Fort Wayne can be an example to the state how to do what is right:

 

Fort Wayne has gained recognition for being one of the most healthy economic forces of Northeast IN, and even the Midwest.  Yet, we live in a state where public education is yearly being under-funded; where our incarceration rate is the 5th highest in the country; and where the power of collective bargaining and working-class institutions have been systematically undermined.

 

A lot of the policies that are hurting working families come from the statehouse rather than City Hall. But, rather than wag our finger and wait for the statehouse to get it, Fort Wayne is uniquely poised to teach the Indiana General Assembly how to test and adapt best practices in health, safety, and economic development that match the needs of the 21st Century and will last into the future. Why? Well, for starters, no other metro area in the state of Indiana is home to both the wealthiest and poorest zip codes of the state. No other  municipality is home to the largest school district of the state. And, no other city government is about to reach of 5/4 Democratic majority by electing Audrey Davis to Council to put everyday people back at the center of decision making. 

 

It is in recognizing our weaknesses that we will grow strong:

For sometime now, we’ve heard the story from City government that we are checking all the boxes; that we are a strong city where people are generally doing very well. But this narrative simply does not ring true for the thousands of residents who still struggle to find public housing due to having a criminal record; will have to continue working a second job even as a nurse or teacher due to rising cost of living and low salaries; or have to chose between rent and groceries some montages due to the dwindling amount of affordable housing in our city.
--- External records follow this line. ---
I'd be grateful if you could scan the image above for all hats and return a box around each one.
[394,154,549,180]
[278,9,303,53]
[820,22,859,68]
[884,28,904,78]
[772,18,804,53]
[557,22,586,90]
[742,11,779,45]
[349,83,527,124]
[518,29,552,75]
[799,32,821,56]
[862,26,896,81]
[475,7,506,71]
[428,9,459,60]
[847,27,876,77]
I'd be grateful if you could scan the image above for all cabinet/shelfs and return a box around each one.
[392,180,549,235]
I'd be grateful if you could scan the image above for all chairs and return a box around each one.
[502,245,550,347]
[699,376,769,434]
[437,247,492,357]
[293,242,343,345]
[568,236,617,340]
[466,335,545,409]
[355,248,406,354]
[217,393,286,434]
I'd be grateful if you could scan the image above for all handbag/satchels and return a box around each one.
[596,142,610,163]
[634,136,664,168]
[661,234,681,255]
While recognizing our assets is a critical place to start for growth, Audrey will also unapologetically bring to her analysis a fair critique of the power imbalances, and the public choices to put profit over people, that have allowed the realities to be the case in Fort Wayne.

 

Relational leadership is the only way to maintain transformative change:

 

Audrey’s seat on council will only allow her to be as bold as the depth and breadth of the stories and experiences she’s exposed to through listening to vulnerable families, young and curious entrepreneurs, and tried and tested neighborhood leaders. That's why, when she’s elected, she will publish her monthly calendars so that you know where she is spending her time and will work with new and existing leaders in each of the 4 municipal districts to hold quarterly town halls, where local concerns and anticipated needs can be honestly wrestled with and incorporated in that year’s priorities. 

 

Why I'm Your Candidate:

 

If you are satisfied with how things are moving in Fort Wayne, I'm not one of the three City Council at Large candidates for whom you should vote. Our hunch is that in order for Fort Wayne to become a place where everyone has access to health, safety, and economic dignity, we need compassionate leadership who has a track record of standing with the communities often left out of the decision making process, testing new ideas and building consensus through conflict. Perhaps no other name frustrates our opposition and comforts a growing majority of Fort Wayne residents than Audrey Davis. Davis will Deliver.